El Toro de Barro

El Toro de Barro

sábado, 30 de junio de 2007

Neus Aguado

Autor desconocido


ARDOR DE NIEVE

No hace mucho tiempo, cuando me dejaba arrastrar por mis toscas botas de campo en medio de la primavera, entre los feraces trigales de La Mancha, encontré en el Sintagma in blue de Pura Salceda una hermosísima fotografía de ese joven maestro de la nikón que es Darren Holmes, con la que la autora de A Ollada de Astarté había querido ilustrar un hermoso poema de Margalit Matitiahu y ese Encuentro de Escritores pacifistas de Maghar en el que un puñado de poetas árabes y judíos, reunidos en torno a una misma mesa en la bella aldea galilea, habían decidido enseñar sus mandíbulas batientes a los fantasmas del totalitarismo, precisamente en el mes que todos los semitas llaman de "nissan", y que señala el tiempo de la resurección de la vida y de las pequeñas cosas.
A poco de entrar en sus ensoñaciones, quedé aboslutamente fascinado por ese equilibrio imposible con que el fotógrafo canadiense procuraba amansar voluntariosamente el expresionismo radical de muchas de sus emociones interiores, aherrojándolas en composiciones casi perfectas y dotándolas de un delicado simbolismo. Muchas de aquellas creaciones convocaron en mi memoria los momentos sombríos en que llegaron a mis manos los versos de Aldebarán, desde cuya lectura, allá por el 2000, raro ha sido el día en que el nombre de Neus Aguado ha abandonado mi mesita de noche para colgarse del polvo o para dormir tranquilo y olvidado en un estante de la biblioteca.
Como la de Darren Holmes, la voz de esta poeta de origen argentino pero catalana de vocación parecía llegar desde una cárcava oculta en las oscuridades del alma, vertiginosa y desmedida; sus versos de la cotidianidad iban y venían con la furia de esas marabuntas de caballos que flotan por los montes cántabros y astures en la primavera, y sólo a duras penas podía Neus ponerlos bajo su control. Cuando lo conseguía, ay, cuando lo conseguía, la voz de Neus Aguado parecía un oráculo más que la voz de una mortal. Esa era la Neus que a mí me fascinaba, la que era capaz de contener una tormenta en una fragilísima copa de cristal como las que -a poco que se las observe- amenazan con su lluvia bajo la serenísima quietud con que el gran La Tour sabía dibujarnos sus mujeres. Su poesía se situaba entonces en ese momento de máxima tensión en la que algo parece estar a punto de ocurrir pero en modo alguno lo ha hecho todavía: un momento éste de enorme plasticidad, como la de esos perros de caza que, advertida la pieza, estiran la cauda y las orejas y adelantan su pata y su pezuña para quedarse quietos, en ese instante justo en que el perro se sabe preparado para atacar pero no ha escuchado todavía el silbo de su amo...

**Indicaciones:**
Cita palabra por palabra el trozo del texto sobre Neus Aguado que empieza en "No hace mucho" y termina en "las pequeñas cosas.".

**Listado:**
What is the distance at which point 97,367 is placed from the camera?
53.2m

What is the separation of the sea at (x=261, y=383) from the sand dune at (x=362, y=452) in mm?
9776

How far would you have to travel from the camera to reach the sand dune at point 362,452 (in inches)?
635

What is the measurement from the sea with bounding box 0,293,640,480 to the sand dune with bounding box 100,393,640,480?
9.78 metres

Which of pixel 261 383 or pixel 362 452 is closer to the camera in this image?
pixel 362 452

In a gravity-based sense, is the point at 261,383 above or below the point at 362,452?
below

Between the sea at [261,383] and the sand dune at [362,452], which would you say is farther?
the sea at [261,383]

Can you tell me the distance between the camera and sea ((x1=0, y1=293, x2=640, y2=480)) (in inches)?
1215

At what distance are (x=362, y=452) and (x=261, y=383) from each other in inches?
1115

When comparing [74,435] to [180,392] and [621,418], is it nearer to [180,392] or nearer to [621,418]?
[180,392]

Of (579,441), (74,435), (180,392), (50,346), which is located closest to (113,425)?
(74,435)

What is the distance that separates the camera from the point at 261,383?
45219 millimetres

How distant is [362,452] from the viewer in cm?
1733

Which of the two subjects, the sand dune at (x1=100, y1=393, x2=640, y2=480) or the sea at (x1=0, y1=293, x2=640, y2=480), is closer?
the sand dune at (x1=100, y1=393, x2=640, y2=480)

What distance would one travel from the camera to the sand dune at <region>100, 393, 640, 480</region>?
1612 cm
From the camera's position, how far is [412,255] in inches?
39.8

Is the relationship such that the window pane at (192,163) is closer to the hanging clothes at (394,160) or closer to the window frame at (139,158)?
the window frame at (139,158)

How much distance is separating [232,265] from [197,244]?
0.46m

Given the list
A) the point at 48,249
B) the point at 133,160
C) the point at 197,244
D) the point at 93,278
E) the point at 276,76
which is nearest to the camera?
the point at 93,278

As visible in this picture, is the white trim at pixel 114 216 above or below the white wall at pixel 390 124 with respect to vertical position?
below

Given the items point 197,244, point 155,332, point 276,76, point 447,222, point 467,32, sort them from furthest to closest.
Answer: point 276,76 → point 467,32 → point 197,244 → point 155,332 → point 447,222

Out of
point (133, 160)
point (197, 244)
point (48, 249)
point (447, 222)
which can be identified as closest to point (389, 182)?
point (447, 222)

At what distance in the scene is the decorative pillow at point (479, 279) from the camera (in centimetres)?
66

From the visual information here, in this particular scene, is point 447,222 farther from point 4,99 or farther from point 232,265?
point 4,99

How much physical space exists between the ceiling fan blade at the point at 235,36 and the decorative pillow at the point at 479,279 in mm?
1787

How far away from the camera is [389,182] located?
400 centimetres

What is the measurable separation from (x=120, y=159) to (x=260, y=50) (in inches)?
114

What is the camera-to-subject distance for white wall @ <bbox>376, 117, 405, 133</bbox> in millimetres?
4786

**Respuesta del ejercicio:**
No hace mucho tiempo, cuando me dejaba arrastrar por mis toscas botas de campo en medio de la primavera, entre los feraces trigales de La Mancha, encontré en el Sintagma in blue de Pura Salceda una hermosísima fotografía de ese joven maestro de la nikón que es Darren Holmes, con la que la autora de A Ollada de Astarté había querido ilustrar un hermoso poema de Margalit Matitiahu y ese Encuentro de Escritores pacifistas de Maghar en el que un puñado de poetas árabes y judíos, reunidos en torno a una misma mesa en la bella aldea galilea, habían decidido enseñar sus mandíbulas batientes a los fantasmas del totalitarismo, precisamente en el mes que todos los semitas llaman de "nissan", y que señala el tiempo de la resurección de la vida y de las pequeñas cosas.